Crop is a destructive action, yes, but you can do it more precisely or undo it.
You can use the crop tool, which comes with nice adjustment handles, then press the enter key to crop. That tool is the lower right of the four Select tools at the top of the toolbar.
When I want to be precise about the dimensions, I'll make a rectangle the size I want, position it, then hide my bitmap (and anything else). To crop, I'll just press Ctrl-Alt-T (it's the keyboard shortcut for Modify > Canvas > Trim Canvas), which trims the document to the rectangle. Then, I'll delete my rectangle.
As for undoing the crop, Ctrl-Z (on Windows). Unlike Photoshop, you can go back quite a number of steps with Ctrl-Z.
I never use the marquee for cropping; it's a selection tool. You have many better options, none of which use the marquee tool.
If you are talking about a single image file, try either masking the image (rather than destructive cropping) or change the preferences for Fireworks so that cropping doesn't delete any data.
If the image is part of a design. Select the image and choose Edit > Crop selected bitmap (destructive) or mask the image (non-destructive).
Another alternative is to choose the Export Area tool, and export out your crop as a separate bitmap file.
Masks, yes, masks are great! If you just want to hide parts of your image from view, create a mask. Masks can be other bitmaps or vector objects. Create and position your mask object over your original bitmap. Select both then Modify > Mask > Group as Mask. You can easily undo the masking. White areas in a mask reveal the underlying object. Black or transparent areas in the mask cause your original image to be transparent for those pixels. Grey or semi-transparent produce a proportionally transparent result.
There's also the Paste Inside option, where you can paste your bitmap into a vector shape. The nice thing there is that you can move your bitmap around. (I'm pretty sure, anyway. I don't use this feature.)
Anyway. You have lots of options to remove or hide pixels. The approach you take depends on your needs and preferences.
If you have an image to share and a goal to achieve, we might be able to advise you better.

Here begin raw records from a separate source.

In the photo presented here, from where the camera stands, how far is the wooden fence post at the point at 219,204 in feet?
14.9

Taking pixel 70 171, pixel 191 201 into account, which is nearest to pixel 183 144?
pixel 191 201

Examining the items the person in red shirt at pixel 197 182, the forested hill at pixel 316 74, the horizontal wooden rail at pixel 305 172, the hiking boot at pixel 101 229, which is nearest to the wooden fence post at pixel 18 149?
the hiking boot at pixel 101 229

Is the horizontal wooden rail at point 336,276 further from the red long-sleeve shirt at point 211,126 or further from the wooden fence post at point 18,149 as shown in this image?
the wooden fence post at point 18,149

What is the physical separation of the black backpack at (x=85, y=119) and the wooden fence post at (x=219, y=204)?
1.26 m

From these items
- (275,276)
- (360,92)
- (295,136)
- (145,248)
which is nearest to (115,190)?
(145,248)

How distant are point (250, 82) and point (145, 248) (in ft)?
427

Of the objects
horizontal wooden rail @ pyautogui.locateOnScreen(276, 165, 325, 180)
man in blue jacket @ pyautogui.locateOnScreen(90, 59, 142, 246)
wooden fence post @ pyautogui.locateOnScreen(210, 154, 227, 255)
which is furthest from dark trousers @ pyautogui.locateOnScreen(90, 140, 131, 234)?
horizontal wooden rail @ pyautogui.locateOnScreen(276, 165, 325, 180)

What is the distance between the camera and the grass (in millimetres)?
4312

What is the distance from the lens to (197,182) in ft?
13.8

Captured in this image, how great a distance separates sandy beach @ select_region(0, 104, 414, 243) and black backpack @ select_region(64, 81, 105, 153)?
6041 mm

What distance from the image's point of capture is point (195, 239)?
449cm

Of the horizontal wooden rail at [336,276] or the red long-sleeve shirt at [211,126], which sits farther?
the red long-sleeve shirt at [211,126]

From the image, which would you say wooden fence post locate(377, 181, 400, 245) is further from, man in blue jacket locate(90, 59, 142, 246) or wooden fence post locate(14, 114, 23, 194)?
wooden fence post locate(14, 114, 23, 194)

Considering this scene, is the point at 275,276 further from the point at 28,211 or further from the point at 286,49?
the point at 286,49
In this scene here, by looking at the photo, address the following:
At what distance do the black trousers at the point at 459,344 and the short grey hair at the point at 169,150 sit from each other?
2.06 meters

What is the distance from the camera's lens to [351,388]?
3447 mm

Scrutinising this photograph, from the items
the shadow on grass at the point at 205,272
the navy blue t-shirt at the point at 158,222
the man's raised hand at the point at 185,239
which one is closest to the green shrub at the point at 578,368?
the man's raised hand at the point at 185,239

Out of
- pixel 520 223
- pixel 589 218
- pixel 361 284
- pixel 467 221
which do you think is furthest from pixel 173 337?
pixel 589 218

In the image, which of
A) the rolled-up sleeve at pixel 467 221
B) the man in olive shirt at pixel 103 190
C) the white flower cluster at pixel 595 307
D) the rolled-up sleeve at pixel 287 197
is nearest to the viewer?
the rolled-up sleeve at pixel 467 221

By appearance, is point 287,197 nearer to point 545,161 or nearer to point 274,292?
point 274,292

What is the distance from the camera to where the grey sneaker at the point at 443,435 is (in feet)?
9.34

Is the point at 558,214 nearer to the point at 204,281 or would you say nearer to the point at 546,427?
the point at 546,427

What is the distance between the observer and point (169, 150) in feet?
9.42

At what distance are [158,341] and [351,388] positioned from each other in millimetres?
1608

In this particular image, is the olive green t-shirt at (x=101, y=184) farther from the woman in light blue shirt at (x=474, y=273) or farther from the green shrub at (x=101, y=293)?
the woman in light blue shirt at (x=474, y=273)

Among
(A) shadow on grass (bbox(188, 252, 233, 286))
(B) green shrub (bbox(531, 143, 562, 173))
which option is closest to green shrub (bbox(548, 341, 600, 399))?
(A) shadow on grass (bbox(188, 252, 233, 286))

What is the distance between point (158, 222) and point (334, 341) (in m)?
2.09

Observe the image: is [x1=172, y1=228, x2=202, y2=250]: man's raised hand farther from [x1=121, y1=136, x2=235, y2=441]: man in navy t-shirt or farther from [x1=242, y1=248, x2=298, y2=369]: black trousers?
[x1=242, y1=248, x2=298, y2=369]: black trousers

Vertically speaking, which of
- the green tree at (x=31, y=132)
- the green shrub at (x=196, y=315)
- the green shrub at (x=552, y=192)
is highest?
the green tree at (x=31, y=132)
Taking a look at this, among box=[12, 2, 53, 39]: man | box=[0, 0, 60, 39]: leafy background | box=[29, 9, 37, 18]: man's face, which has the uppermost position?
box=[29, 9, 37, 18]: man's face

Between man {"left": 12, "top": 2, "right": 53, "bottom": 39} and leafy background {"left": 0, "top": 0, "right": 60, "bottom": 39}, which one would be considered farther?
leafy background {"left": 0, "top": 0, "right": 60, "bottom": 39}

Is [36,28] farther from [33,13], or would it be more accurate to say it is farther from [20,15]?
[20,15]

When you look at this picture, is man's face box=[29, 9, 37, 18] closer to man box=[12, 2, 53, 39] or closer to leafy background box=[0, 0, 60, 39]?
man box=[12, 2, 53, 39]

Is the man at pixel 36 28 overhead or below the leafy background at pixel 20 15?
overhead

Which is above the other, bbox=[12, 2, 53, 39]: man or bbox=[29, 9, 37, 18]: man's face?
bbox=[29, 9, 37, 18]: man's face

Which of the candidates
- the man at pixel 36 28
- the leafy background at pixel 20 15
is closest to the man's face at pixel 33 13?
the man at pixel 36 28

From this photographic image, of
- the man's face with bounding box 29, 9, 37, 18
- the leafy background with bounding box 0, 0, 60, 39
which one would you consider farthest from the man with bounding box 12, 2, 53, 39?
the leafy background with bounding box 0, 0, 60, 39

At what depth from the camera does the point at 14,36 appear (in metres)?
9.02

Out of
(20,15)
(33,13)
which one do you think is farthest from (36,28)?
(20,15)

Yes the masking function is perfect.
The Paste Into function does just what I need.
Just like in Photoshop, you can lock or unlock the companion mask.
But you can also scale the vector info that represents the mask.
Hey, that's great!
Yeah, you can do quite a few cool things with Fireworks! I think different programs (or program classes) use terminology somewhat differently. Or perhaps they just enhance the basic operation in different ways as the programs are developed.